### Work to complete
Lay out every line of the material below as a numbered list, skipping blank lines and leaving out any pictures.

Stored entries:
>>>>>

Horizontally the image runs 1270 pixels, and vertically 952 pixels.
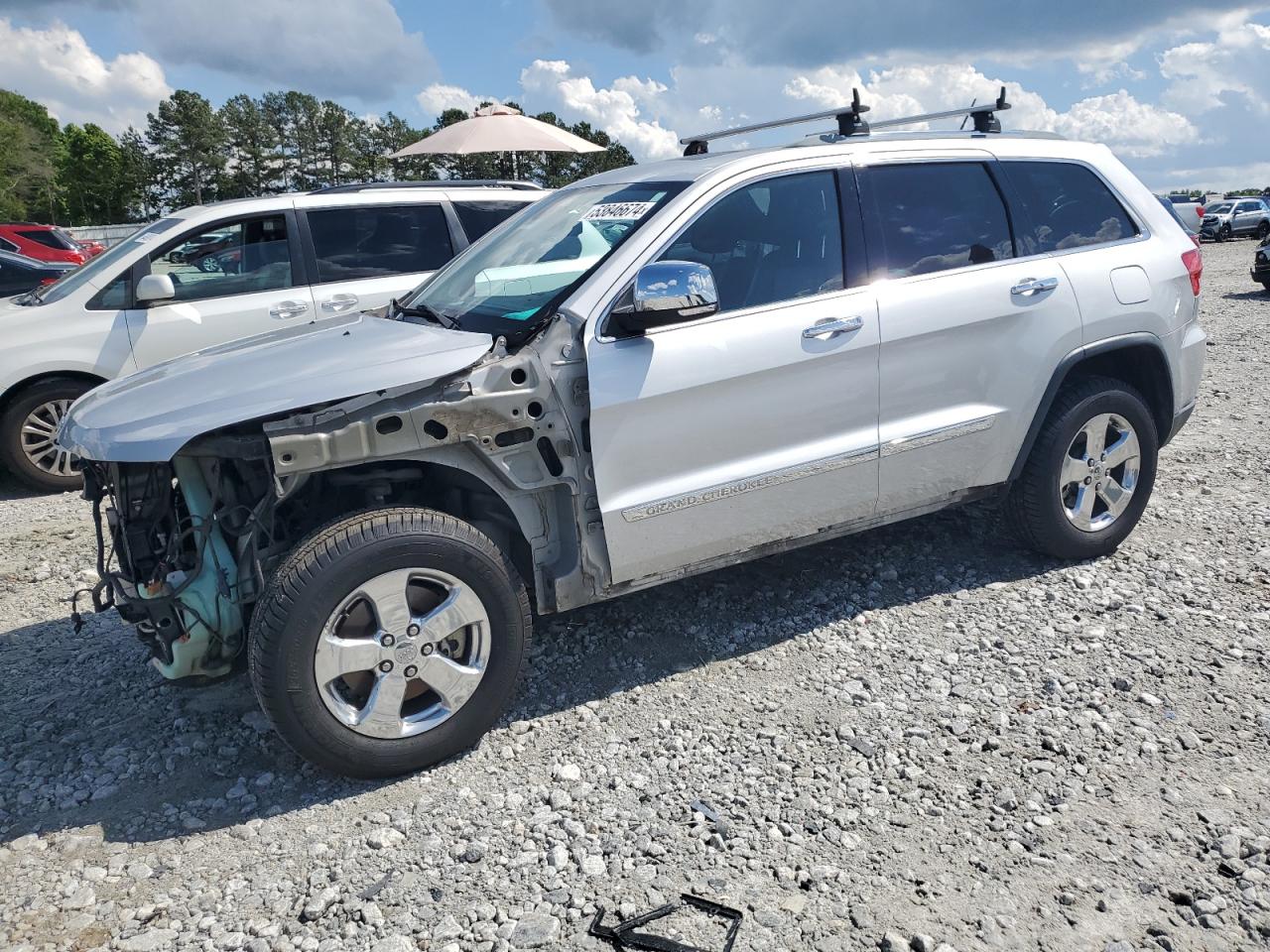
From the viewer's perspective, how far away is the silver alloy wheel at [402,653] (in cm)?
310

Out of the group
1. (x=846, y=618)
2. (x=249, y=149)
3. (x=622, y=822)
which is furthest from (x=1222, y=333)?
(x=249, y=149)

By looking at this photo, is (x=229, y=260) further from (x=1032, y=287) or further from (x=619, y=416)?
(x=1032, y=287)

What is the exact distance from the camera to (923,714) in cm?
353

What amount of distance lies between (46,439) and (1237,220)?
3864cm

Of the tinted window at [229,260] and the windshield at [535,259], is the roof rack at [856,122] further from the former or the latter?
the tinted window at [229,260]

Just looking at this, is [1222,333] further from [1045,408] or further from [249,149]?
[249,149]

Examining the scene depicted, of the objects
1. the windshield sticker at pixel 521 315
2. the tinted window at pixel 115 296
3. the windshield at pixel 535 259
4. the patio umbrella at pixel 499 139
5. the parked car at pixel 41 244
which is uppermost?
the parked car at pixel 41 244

<<<<<

### Solved problem
1. Horizontally the image runs 1270 pixels, and vertically 952 pixels.
2. From the viewer's perspective, how far away is the silver alloy wheel at [402,653] (in cm)?
3. 310
4. Out of the group
5. 1. (x=846, y=618)
6. 2. (x=249, y=149)
7. 3. (x=622, y=822)
8. which is furthest from (x=1222, y=333)?
9. (x=249, y=149)
10. By looking at this photo, is (x=229, y=260) further from (x=1032, y=287) or further from (x=619, y=416)?
11. (x=1032, y=287)
12. What is the exact distance from the camera to (923,714) in cm?
13. 353
14. What amount of distance lies between (46,439) and (1237,220)?
15. 3864cm
16. Of the tinted window at [229,260] and the windshield at [535,259], is the roof rack at [856,122] further from the former or the latter?
17. the tinted window at [229,260]
18. Just looking at this, is [1222,333] further from [1045,408] or further from [249,149]?
19. [249,149]
20. Examining the scene depicted, of the objects
21. 1. the windshield sticker at pixel 521 315
22. 2. the tinted window at pixel 115 296
23. 3. the windshield at pixel 535 259
24. 4. the patio umbrella at pixel 499 139
25. 5. the parked car at pixel 41 244
26. which is uppermost?
27. the parked car at pixel 41 244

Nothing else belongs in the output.